CONSIGNE DE TRAVAIL >> Recopiez à l'identique le passage du texte sur l'aidant principal, en commençant aux mots qui contiennent « Le choix de » et en vous arrêtant après « soutien de l'arrière-ban. ».

BLOC DE TEXTE >>
══════

Par: Cédric Bornes, Médecin généraliste, Paris /

Publié le : 28 Juillet 2014

Il est très important de pouvoir compter sur son entourage quand on souffre d'une pathologie chronique ou grave, et particulièrement lorsque s'installe une perte d'autonomie comme c'est le cas pour la maladie d'Alzheimer. Ce soutien devient alors vite indispensable, s'organisant le plus souvent autour du conjoint ou autour d'un enfant. C'est l'aidant principal. En général, cette désignation se fait de façon quasi automatique au risque de mettre à mal un équilibre familial fragile. En effet, une désignation qui s'inscrit comme une évidence, parce que l'on est la seule fille de la fratrie, ou comme un sentiment de dette que l'on doit rembourser à une personne chère, pourrait être vécue comme une contrainte difficile à assumer. De même, si cette désignation est la conséquence d'une relation trop fusionnelle, l'aidant peut perdre le recul nécessaire pour éviter la survenue de l'épuisement.
Le choix de l'aidant principal peut donc s’avérer, dès le départ, une situation à risque. Il sera donc préférable qu’il se fasse dans le cadre d'un échange collégial et au terme d'une stratégie établie. Ainsi, comme dans une armée en ordre de bataille, l'aidant principal sera en première ligne, mais pourra toujours compter sur le soutien de l'arrière-ban.
Avec l'aggravation de la maladie, toute une équipe de professionnels va être progressivement mise en place pour venir aider la personne malade et son entourage dans les actes du quotidien : auxiliaires de vie, aides-soignants, ergothérapeutes, infirmiers, kinésithérapeutes, etc. Autant d'interlocuteurs avec lesquels l'entourage va devoir composer, tant en ce qui concerne l'adaptation à des horaires imposés, que l'intrusion dans l'intimité du domicile ou encore le réaménagement d'un lieu de vie devenu source d'insécurité. Pris entre le feu du soignant et de la personne malade, l'aidant essuiera parfois refus, colère ou incompréhension. Aussi, pour éviter les conflits et garantir une prise en charge de qualité, est-il nécessaire que les professionnels de santé évoluant au domicile bénéficient d'une solide formation leur permettant de créer les conditions d'une relation de confiance avec l'entourage. Le médecin traitant, clef de voûte de la prise en charge au domicile, aura lui aussi tout son rôle à jouer dans l'instauration de cette alliance thérapeutique propice à une relation harmonieuse et équilibrée.

══════

MATÉRIEL PRÉSENTÉ >>

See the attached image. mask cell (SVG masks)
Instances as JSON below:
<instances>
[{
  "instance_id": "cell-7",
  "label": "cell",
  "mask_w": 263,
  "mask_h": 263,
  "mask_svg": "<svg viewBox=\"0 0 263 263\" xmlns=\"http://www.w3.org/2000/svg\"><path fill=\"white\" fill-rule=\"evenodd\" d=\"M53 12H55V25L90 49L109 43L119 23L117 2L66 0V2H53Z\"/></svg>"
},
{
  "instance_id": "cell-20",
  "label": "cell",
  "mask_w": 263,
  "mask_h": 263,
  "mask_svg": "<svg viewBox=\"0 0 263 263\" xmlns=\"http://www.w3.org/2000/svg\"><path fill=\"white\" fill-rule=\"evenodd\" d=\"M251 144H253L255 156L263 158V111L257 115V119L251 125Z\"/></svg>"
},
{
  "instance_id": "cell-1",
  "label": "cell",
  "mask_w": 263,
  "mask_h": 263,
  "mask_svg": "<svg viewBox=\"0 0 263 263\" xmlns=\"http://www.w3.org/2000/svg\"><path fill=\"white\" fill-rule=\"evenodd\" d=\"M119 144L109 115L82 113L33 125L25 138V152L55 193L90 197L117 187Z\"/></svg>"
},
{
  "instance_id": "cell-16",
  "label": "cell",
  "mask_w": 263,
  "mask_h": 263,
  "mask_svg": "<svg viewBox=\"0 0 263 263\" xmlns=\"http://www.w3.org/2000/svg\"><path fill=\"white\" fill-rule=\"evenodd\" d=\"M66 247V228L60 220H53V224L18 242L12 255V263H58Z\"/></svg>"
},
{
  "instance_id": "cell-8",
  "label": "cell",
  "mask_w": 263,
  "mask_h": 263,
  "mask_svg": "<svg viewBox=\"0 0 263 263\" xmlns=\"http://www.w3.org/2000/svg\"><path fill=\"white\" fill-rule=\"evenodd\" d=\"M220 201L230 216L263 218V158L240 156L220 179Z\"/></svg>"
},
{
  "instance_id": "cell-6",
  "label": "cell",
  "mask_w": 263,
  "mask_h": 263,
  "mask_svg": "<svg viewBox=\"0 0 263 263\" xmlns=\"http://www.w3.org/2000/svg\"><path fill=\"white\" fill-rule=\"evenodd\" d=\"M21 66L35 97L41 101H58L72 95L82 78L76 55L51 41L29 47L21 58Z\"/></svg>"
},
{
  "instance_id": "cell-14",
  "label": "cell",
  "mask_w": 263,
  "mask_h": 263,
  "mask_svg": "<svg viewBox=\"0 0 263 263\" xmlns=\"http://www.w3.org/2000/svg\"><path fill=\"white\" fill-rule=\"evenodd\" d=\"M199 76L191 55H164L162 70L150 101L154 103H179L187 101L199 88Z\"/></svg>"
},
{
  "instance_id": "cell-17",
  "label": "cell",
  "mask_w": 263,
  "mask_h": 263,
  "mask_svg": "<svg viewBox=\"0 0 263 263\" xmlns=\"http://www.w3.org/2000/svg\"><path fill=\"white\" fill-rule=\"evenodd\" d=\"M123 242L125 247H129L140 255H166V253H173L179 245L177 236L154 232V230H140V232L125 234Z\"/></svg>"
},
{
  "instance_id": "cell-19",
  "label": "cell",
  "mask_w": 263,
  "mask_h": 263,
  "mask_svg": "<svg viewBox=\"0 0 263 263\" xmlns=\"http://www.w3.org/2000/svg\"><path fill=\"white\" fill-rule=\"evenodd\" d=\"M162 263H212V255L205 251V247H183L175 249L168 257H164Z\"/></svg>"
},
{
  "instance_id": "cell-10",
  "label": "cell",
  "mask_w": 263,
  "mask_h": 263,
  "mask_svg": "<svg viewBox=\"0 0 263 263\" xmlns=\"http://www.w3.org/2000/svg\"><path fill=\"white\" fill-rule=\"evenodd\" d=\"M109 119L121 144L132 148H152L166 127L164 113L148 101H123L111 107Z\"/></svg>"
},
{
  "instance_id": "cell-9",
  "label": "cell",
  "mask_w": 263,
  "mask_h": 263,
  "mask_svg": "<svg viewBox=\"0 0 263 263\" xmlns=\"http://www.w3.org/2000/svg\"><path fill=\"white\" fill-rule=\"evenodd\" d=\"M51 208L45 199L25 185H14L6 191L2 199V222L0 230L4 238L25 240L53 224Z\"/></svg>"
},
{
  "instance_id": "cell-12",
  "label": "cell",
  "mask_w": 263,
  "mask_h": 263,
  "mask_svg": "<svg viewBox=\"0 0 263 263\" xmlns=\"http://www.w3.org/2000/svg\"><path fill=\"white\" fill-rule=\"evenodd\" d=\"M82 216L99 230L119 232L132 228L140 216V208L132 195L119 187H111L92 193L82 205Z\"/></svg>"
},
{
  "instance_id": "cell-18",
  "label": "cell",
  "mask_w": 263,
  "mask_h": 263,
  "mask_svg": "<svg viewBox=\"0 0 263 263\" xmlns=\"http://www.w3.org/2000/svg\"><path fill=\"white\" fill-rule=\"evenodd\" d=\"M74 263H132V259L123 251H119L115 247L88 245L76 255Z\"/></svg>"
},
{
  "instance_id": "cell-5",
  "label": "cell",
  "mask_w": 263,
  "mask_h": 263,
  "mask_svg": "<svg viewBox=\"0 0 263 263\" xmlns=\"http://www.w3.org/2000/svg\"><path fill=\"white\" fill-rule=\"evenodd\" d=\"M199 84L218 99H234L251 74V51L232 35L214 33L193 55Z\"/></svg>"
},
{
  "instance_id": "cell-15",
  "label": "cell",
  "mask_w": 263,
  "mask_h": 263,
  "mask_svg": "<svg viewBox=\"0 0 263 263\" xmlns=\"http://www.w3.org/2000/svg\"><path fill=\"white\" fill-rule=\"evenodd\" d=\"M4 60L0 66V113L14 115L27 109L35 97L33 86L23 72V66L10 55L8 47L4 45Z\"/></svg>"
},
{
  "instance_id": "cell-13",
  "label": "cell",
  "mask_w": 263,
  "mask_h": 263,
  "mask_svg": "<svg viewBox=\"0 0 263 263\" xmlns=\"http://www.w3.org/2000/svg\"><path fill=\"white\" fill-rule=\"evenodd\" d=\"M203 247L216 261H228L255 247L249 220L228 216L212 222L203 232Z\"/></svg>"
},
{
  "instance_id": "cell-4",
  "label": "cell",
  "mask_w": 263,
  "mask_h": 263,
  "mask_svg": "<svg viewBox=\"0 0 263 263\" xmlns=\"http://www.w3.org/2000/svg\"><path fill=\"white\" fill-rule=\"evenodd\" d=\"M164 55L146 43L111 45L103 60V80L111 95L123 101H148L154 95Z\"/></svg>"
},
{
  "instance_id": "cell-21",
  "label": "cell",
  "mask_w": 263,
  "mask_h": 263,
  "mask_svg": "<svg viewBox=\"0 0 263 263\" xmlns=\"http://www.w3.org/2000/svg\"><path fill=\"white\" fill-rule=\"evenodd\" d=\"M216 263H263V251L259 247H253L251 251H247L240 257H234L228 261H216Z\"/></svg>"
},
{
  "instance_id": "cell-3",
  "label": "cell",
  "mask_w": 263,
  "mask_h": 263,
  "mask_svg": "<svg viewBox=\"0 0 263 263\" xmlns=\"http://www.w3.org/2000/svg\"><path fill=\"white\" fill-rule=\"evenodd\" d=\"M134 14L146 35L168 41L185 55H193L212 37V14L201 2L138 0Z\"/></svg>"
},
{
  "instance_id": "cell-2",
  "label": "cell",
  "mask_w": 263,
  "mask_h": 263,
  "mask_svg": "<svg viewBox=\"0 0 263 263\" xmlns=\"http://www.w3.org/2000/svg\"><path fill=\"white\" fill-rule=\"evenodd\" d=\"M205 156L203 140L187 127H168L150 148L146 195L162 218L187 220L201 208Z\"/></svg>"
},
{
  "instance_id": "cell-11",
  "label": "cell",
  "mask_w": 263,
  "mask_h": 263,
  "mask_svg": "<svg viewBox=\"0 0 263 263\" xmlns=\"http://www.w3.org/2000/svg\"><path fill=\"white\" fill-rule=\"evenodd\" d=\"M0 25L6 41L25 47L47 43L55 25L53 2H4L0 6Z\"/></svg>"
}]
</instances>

══════

CORRIGÉ PROPOSÉ >>
Le choix de l'aidant principal peut donc s’avérer, dès le départ, une situation à risque. Il sera donc préférable qu’il se fasse dans le cadre d'un échange collégial et au terme d'une stratégie établie. Ainsi, comme dans une armée en ordre de bataille, l'aidant principal sera en première ligne, mais pourra toujours compter sur le soutien de l'arrière-ban.